The Northwest's regional burn unit witnessed an equally precipitous drop in the number of meth-burn victims.

"We used to see them quite a bit," says Curtis Ryun, an outreach educator at the Oregon Burn Center in Portland. "But after the law, I really can't remember the last time we had a patient from a meth-lab explosion."

When enacted locally, pseudoephedrine prescription laws have had similarly dramatic effects. Last July Washington became the first of ten Missouri communities (nine cities and one county) to ban over-the-counter sales of Sudafed and similar products.

"Ninety days after the law went into effect, we saw a 94 percent drop in sales of cold remedies containing pseudoephedrine," Grellner says, "and a corresponding 84 percent drop in crimes in the Washington, Missouri, zip code."

Owing to strong opposition from the pharmaceutical lobby, a pseudoephedrine prescription bill was defeated this year in the Missouri House of Representatives. A similar measure considered by the St.

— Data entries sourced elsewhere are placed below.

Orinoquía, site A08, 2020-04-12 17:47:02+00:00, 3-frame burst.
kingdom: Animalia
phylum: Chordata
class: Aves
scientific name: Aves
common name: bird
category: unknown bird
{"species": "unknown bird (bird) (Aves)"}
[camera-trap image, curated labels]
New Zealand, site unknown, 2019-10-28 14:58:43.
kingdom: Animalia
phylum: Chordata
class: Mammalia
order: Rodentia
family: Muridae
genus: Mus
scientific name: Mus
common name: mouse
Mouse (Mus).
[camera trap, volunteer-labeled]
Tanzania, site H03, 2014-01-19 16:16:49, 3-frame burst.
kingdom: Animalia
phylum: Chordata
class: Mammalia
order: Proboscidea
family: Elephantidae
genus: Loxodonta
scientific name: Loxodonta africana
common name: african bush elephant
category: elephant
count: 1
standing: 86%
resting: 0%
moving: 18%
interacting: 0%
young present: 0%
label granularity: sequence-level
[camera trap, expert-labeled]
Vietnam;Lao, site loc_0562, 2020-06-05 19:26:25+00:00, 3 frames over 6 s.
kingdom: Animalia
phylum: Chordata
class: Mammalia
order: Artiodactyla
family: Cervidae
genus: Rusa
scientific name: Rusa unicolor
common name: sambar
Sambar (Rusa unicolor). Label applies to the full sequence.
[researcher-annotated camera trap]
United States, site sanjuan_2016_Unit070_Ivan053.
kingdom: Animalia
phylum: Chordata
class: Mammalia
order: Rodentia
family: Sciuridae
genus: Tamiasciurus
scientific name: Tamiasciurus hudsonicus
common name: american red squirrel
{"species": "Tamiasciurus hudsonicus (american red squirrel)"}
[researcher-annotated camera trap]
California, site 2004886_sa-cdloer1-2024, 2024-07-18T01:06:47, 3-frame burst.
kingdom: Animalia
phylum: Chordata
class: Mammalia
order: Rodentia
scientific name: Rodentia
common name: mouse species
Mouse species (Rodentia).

Louis Board of Aldermen also failed.

Critics of the proposals, including the American Civil Liberties Union and the Missouri State Medical Association, maintain that the laws would raise healthcare costs and set a dangerous precedent by tightening regulation of a substance that is only harmful when combined with other chemicals.

The burn doctors interviewed for this story were unanimous in their support for pseudoephedrine prescription laws.

"This is a huge problem that we deal with in our burn center and that our whole society deals with," Smock argues. "Is it worth the inconvenience to people who have a cold to not have a product that treats their symptoms but, honestly, doesn't cure the common cold? There are a number of other products that are available over the counter that can't be turned into methamphetamine."